■ SUPPLIED MATERIAL:
┌──

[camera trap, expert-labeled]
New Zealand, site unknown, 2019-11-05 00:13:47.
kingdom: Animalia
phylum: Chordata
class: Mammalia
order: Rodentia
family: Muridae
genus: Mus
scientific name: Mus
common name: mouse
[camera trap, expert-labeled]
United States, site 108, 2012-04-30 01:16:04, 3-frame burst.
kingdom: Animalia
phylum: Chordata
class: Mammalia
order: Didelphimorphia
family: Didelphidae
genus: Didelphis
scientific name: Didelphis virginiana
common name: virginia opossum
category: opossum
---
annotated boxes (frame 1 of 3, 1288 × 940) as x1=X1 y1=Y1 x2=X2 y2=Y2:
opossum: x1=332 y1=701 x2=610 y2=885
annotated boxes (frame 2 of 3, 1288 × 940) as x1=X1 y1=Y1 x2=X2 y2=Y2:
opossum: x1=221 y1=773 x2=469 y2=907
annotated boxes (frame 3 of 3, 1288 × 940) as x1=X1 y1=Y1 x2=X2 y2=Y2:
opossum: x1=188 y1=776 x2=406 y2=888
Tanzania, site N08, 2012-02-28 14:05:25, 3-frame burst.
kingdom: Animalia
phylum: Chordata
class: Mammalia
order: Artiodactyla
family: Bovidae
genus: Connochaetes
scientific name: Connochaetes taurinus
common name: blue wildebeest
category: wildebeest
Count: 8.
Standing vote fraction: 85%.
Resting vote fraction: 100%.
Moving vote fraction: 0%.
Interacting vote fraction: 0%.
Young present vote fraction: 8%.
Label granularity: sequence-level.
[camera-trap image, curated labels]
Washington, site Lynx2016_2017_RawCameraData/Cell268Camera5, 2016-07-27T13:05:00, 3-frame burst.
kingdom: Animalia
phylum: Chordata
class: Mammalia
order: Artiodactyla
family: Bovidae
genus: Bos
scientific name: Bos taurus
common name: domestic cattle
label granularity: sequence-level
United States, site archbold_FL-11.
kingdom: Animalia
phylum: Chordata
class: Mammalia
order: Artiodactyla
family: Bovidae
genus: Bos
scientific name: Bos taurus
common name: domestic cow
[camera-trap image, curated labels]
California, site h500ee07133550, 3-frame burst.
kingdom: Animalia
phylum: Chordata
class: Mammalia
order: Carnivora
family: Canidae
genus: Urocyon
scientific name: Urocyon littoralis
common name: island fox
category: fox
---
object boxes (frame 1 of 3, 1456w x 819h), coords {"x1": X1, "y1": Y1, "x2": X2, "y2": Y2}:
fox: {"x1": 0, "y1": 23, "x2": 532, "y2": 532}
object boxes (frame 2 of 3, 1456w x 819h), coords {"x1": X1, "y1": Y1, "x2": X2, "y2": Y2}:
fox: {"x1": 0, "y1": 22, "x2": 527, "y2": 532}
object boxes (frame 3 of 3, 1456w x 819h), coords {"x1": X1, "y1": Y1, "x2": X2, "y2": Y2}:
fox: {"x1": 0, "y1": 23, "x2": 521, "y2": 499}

└──

■ BRIEF:
From the line containing "scientific name: Urocyon littoralis" down to the final line of the data, write out every line exactly; both the first and last of these belong in your answer, and nothing else does.

■ EXERCISE ANSWER:
scientific name: Urocyon littoralis
common name: island fox
category: fox
---
object boxes (frame 1 of 3, 1456w x 819h), coords {"x1": X1, "y1": Y1, "x2": X2, "y2": Y2}:
fox: {"x1": 0, "y1": 23, "x2": 532, "y2": 532}
object boxes (frame 2 of 3, 1456w x 819h), coords {"x1": X1, "y1": Y1, "x2": X2, "y2": Y2}:
fox: {"x1": 0, "y1": 22, "x2": 527, "y2": 532}
object boxes (frame 3 of 3, 1456w x 819h), coords {"x1": X1, "y1": Y1, "x2": X2, "y2": Y2}:
fox: {"x1": 0, "y1": 23, "x2": 521, "y2": 499}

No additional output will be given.